CSS2 builds on CSS1 and all valid CSS1 style sheets are valid CSS2 style sheets. The changes between the CSS1 specification (see [CSS1]) and this specification fall into three groups: new functionality, updated descriptions of CSS1 functionality, and changes to CSS1.

New functionality


In addition to the functionality of CSS1, CSS2 supports:
  • The concept of media types.

  • The 'inherit' value for all properties.

  • Paged media

  • Aural style sheets

  • Several internationalization features, including list numbering styles, support for bidirectional text, and support for language-sensitive quotation marks.

  • An extended font selection mechanism, including intelligent matching, synthesis, and downloadable fonts. Also, the concept of system fonts has been is introduced, and a new property, 'font-size-adjust', has been added.

  • Tables, including new values on 'display' and 'vertical-align'.

  • Relative and absolute positioning, including fixed positioning.

  • New box types (along with block and inline): compact and run-in.

  • The ability to control content overflow, clipping, and visibility in the visual formatting model.

  • The ability to specify minimum and maximum widths and heights in the visual formatting model.

  • An extended selector mechanism, including child selectors, adjacent selectors, and attribute selectors.

  • Generated content, counters and automatic numbering, and markers.

  • Text shadows, through the new 'text-shadow' property.

  • Several new pseudo-classes, :first-child, :hover, :focus, :lang.

  • System colors and fonts.

  • Cursors.

  • Dynamic outlines.


  • Updated descriptions


    The CSS1 specification was short and concise.

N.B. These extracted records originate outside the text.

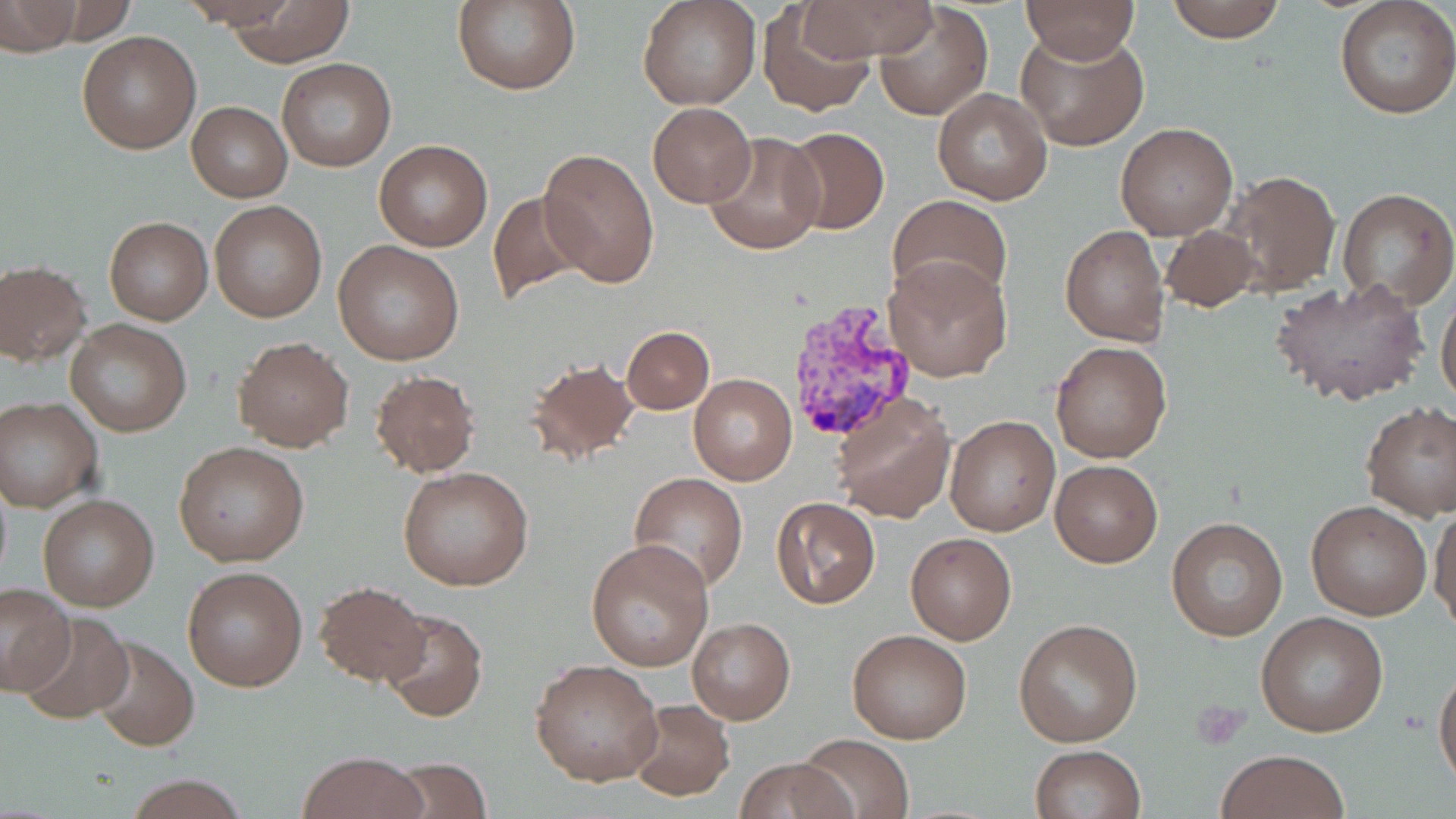
Summary:
  - Coordinate format: approximate bounding boxes as (x1,y1)-(x2,y2) corner pairs in pixels
  - Uninfected red blood cell locations: (223,0)-(355,65), (450,0)-(581,95), (638,0)-(761,110), (794,0)-(938,61), (1019,0)-(1141,65), (1164,0)-(1287,43), (3,2)-(80,53), (1334,2)-(1456,119), (873,4)-(993,122), (760,7)-(875,118), (76,30)-(203,154), (1017,31)-(1149,151), (276,58)-(397,171), (931,88)-(1053,205), (187,102)-(292,201), (647,103)-(757,208), (1114,123)-(1237,240), (781,126)-(889,235), (703,132)-(825,256), (374,138)-(493,251), (539,146)-(658,289), (1223,169)-(1341,295), (1336,188)-(1456,310), (486,190)-(595,306), (887,194)-(1013,306), (209,202)-(327,322), (103,216)-(212,324), (1161,224)-(1262,312), (1060,225)-(1169,347), (332,240)-(464,366), (884,257)-(1012,381), (0,260)-(91,365), (1271,275)-(1429,408), (1436,292)-(1456,411), (66,320)-(191,437), (622,326)-(714,413), (233,336)-(353,451), (1050,341)-(1173,464), (523,356)-(643,468), (370,368)-(480,478), (687,374)-(797,485), (830,390)-(957,522), (0,396)-(104,512), (1361,401)-(1456,521), (945,415)-(1059,537), (173,441)-(309,565), (1050,459)-(1162,567), (398,465)-(535,592), (628,473)-(748,593), (38,494)-(159,611), (770,497)-(881,609), (1305,499)-(1432,620), (1430,501)-(1456,632), (1167,517)-(1289,639), (905,533)-(1016,644), (585,537)-(714,670), (182,565)-(308,692), (314,578)-(430,687), (0,584)-(76,694), (379,608)-(488,722), (16,613)-(136,726), (1256,613)-(1387,737), (688,616)-(795,724), (1013,618)-(1143,747), (847,628)-(973,744), (88,636)-(199,752), (530,659)-(662,787), (1433,666)-(1456,793), (626,700)-(734,801), (795,733)-(913,819), (1029,745)-(1145,819), (1215,748)-(1350,819), (298,751)-(425,819), (383,756)-(495,818), (732,757)-(856,818), (122,772)-(250,819)
  - Plasmodium vivax-infected red blood cell locations: (784,299)-(921,442)
  - Platelet locations: (1192,698)-(1249,747)
  - Slide-level diagnosis: Plasmodium vivax
  - Preparation: thin blood smear
  - Modality: optical microscopy
  - Magnification: 1000x
  - Field of view: single
  - Image size: 1456×819 pixels
  - Stain: May-Grünwald-GiemsaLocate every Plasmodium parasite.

This specification is much more voluminous and more readable. Much of the additional content describes new functionality, but the description of CSS1 features has also been extended. Except in a few cases described below, the rewritten descriptions do not indicate a change in syntax nor semantics.

    Semantic changes from CSS1


    While all CSS1 style sheets are valid CSS2 style sheets, there are a few cases where the CSS1 style sheet will have a different meaning when interpreted as a CSS2 style sheet. Most changes are due to implementation experience feeding back into the specification, but there are also some error corrections.


    • The meaning of "!important" has been changed. In CSS1, "!important" in an author's style sheet took precedence over one in a user style sheet. This has been reversed in CSS2.

    • In CSS2 color values are clipped with regard to the device gamut, not with regard to the sRGB gamut as in CSS1.

    • CSS1 simply said that 'margin-right' was ignored if the both 'margin-left' and 'width' were set. In CSS2 the choice between relaxing 'margin-right' or 'margin-left' depends on the writing direction.

    • In CSS1, several properties (e.g., 'padding') had values referring to the width of the parent element. This was an error; the value should always refer to the width of a block-level element and this specification reflects this by introducing the term "containing block".

    • The initial value of 'display' is 'inline' in CSS2, not 'block' as in CSS1.

    • In CSS1, the 'clear' property applied to all elements. This was an error, and the property only applies to block-level elements in CSS2.

    • In CSS1, ':link', ':visited' and ':active' were mutually exclusive; in CSS2, ':active' can occur together with ':link' or ':visited'.

    • The suggested scaling factor between adjacent 'font-size' indexes in the table of font sizes has been reduced from 1.5 to 1.2.

    • The computed value, not the actual value, of 'font-size' is inherited.

    • The CSS1 description of 'inside' (for 'list-style-position') allowed the interpretation that the left margin of the text was affected, rather than the position of the bullet. In CSS2 that interpretation is ruled out.

    • Please also consult the normative section on the differences between the CSS1 and CSS2 tokenizer.